Document excerpt
This form of presentation continued with his greatest work the Principia. We got each of the famous laws of motion presented individually but no hint of the fact that the first was taken from Beeckman by way of Descartes, the second from Huygens and the third from his readings in alchemy. We were told that he derived the law of gravity from his three laws but no mention was made of the fact that the concept of the law of gravity was common, much discussed intellectual property in academic circles at the time. No mention of the contributions made to the substance of the Principia by the work of Kepler, Galileo, Cassini, Halley and above all Flamsteed. We had the strange spectacle of Hooke famous accusation of Newton having stolen his law of gravity and plagiarised him delivered in a passionate speech to the Royal Society in 1660 but no mention what so ever that Hooke’s accusation had more than a little substance. Hooke and Newton had corresponded on the subject in the early 1680s and Hooke had already formulated a concept of universal gravity before Newton. This correspondence was with certainty one of the spurs that led Newton to write the Principia although Hook’s claims as to the extent of his contribution are wildly exaggerated.

Isaac Newton did not live and work in an intellectual vacuum as was very strongly implied either deliberately or accidently through bad scripting by this documentary. He was part of a strong multi-faceted scientific community who supplied both the scaffolding and a significant part of substance of Newton’s life work in mathematics, physics and astronomy. He was in no way a lone genius but a highly significant cog in a large intellectual endeavour.

There was a time some decades back when some historians of science went so far as to decry the Principia as purely a work of synthesis with only a very small original contribution from Newton. This view was shown to be exaggerated and invalid and has been dropped but the opposite point of view implied by this documentary of the Principia as being alone the work of Newton’s genius is even more false.

Before I close there are a couple of small points from the film that I think should be mentioned. As is all too often the case we had the tired old statement that after Newton became President of the Royal Society he produced no more original scientific work. This was as always made without explicit comment but with a strong implicit negative aura. Dear people, when Isaac Newton became President of the Royal Society in 1703 he was already sixty years old. He had written and published two of the most important major scientific works in the history of mankind, his Principia and his Optics, as well as vast quantities of, largely unpublished, absolutely world-class mathematics, which he did however circulate in manuscript amongst his acolytes. What more did you expect him to do (FFS)?

I noted four major scientific/historical errors during the film, a fairly low quota; there may have been others. We of course get introduced to Newton’s reflecting telescope, the invention that first made him known to the world at large, but then we get informed that this instrument played a major role in marine navigation in the eighteenth century. Now whilst it is true that the reflecting telescope, mostly Gregorian’s and not Newtonian’s, had become the instrument of choice for astronomers by the middle of the eighteenth century they were for several good reasons not used for navigation on ships. Firstly reflecting telescopes whilst in principle smaller than refracting ones don’t telescope and so are more massive and cumbersome than the classical marine telescope. Secondly until the nineteenth century reflecting telescopes had metal mirrors made of so-called speculum metal an alloy that unfortunately was very susceptible to corrosion necessitating regular re-polishing. The salt-water atmosphere of sea voyages would have been very adverse for such mirrors requiring almost daily re-polishing and thus completely impractical.

What to do
1) In the text on the Newton documentary, how old was Newton when he became President of the Royal Society?
2) Write out again the part of the text on the Newton documentary that opens with the words containing "Isaac Newton did" and closes with "even more false.", putting "film" in place of "documentary".

Extracted records
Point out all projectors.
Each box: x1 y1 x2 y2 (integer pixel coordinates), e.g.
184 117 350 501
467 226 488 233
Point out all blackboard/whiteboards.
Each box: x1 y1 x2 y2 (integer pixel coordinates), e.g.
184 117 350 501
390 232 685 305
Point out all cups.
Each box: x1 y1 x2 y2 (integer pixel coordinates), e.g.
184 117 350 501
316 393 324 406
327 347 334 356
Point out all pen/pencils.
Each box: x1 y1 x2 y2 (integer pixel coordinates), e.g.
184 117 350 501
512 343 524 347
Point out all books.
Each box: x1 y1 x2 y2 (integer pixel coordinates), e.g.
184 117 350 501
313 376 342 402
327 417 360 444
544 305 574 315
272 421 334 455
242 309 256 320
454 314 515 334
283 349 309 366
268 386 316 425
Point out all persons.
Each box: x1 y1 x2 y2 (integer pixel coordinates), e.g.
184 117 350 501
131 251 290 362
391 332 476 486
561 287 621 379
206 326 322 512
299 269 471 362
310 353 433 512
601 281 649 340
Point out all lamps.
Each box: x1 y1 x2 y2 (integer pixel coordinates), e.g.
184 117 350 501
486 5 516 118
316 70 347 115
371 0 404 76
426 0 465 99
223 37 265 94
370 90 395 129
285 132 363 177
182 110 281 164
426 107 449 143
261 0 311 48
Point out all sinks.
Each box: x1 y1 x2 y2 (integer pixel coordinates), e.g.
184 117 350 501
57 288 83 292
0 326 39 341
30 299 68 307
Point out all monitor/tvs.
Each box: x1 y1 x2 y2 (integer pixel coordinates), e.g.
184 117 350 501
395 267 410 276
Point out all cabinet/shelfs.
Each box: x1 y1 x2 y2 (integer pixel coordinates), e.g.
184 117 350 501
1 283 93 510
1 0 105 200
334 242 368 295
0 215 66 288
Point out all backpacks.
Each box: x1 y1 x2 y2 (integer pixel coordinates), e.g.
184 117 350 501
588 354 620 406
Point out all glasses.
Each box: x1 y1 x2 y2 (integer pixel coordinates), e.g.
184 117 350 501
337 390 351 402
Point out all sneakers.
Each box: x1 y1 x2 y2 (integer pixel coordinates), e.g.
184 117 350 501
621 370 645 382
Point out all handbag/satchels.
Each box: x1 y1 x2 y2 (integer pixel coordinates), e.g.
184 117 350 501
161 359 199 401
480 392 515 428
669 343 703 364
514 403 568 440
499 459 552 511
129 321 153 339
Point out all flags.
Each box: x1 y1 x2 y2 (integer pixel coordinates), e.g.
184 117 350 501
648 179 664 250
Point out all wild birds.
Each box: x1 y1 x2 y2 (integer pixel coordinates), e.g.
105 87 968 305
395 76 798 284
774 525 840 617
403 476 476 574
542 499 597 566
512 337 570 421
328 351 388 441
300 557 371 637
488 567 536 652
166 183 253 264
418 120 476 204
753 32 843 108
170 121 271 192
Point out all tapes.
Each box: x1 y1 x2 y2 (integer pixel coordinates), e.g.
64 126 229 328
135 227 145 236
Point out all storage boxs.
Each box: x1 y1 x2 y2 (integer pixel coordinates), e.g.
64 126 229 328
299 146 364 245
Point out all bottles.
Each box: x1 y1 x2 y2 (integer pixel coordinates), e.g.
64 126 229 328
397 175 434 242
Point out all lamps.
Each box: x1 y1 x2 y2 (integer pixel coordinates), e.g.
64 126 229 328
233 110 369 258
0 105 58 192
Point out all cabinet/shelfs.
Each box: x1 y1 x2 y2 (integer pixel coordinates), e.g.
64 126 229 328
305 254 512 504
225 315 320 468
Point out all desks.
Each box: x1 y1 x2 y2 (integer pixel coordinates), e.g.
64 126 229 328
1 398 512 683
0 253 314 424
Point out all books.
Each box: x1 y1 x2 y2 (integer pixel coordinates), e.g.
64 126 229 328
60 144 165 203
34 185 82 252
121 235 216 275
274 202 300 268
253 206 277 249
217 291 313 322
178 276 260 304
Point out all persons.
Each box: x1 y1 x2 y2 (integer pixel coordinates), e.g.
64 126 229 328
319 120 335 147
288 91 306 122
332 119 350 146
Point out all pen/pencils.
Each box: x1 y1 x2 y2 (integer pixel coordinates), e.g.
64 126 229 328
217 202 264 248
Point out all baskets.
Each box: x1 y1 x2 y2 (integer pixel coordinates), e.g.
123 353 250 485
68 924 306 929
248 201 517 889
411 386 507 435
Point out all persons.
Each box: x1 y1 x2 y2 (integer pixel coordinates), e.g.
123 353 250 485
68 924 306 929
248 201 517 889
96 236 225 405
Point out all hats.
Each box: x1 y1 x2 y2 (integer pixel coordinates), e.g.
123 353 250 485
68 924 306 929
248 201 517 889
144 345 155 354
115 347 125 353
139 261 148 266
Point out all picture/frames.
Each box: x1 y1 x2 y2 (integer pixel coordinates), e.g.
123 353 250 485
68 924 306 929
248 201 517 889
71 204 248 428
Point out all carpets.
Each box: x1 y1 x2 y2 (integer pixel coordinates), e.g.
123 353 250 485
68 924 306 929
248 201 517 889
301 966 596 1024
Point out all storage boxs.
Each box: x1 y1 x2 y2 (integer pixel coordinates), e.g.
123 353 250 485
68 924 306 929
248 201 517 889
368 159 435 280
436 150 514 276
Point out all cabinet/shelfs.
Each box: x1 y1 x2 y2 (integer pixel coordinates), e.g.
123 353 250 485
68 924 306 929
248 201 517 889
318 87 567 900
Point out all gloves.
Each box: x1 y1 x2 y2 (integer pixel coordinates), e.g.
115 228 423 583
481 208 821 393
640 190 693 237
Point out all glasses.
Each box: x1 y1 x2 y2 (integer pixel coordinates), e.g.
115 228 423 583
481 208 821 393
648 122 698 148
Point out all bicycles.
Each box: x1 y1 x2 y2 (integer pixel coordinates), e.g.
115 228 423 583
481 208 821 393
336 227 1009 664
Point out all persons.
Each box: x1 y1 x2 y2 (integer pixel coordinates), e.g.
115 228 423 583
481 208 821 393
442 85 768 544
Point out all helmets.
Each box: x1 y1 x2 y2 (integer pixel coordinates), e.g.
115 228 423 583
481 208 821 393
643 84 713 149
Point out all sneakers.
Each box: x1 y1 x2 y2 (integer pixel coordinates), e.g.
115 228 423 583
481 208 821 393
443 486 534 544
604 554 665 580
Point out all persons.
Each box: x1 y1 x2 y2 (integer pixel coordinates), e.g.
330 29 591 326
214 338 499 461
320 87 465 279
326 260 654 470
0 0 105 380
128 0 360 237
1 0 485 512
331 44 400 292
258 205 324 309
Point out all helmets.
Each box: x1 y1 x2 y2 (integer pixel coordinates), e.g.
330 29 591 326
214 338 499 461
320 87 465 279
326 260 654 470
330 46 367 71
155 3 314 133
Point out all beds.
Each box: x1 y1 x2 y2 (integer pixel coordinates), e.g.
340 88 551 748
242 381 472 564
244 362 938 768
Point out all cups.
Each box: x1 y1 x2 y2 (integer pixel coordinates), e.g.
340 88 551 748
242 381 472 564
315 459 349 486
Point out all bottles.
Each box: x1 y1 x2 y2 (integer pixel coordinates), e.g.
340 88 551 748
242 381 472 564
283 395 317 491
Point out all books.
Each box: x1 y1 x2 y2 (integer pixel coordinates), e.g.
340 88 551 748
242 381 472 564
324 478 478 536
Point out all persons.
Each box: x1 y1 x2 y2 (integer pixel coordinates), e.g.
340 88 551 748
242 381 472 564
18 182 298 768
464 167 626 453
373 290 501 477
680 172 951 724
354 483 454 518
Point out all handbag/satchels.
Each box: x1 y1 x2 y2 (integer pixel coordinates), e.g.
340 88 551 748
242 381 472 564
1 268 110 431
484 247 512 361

Answers in order
1) He was sixty years old.

2)
Isaac Newton did not live and work in an intellectual vacuum as was very strongly implied either deliberately or accidently through bad scripting by this film. He was part of a strong multi-faceted scientific community who supplied both the scaffolding and a significant part of substance of Newton’s life work in mathematics, physics and astronomy. He was in no way a lone genius but a highly significant cog in a large intellectual endeavour.

There was a time some decades back when some historians of science went so far as to decry the Principia as purely a work of synthesis with only a very small original contribution from Newton. This view was shown to be exaggerated and invalid and has been dropped but the opposite point of view implied by this film of the Principia as being alone the work of Newton’s genius is even more false.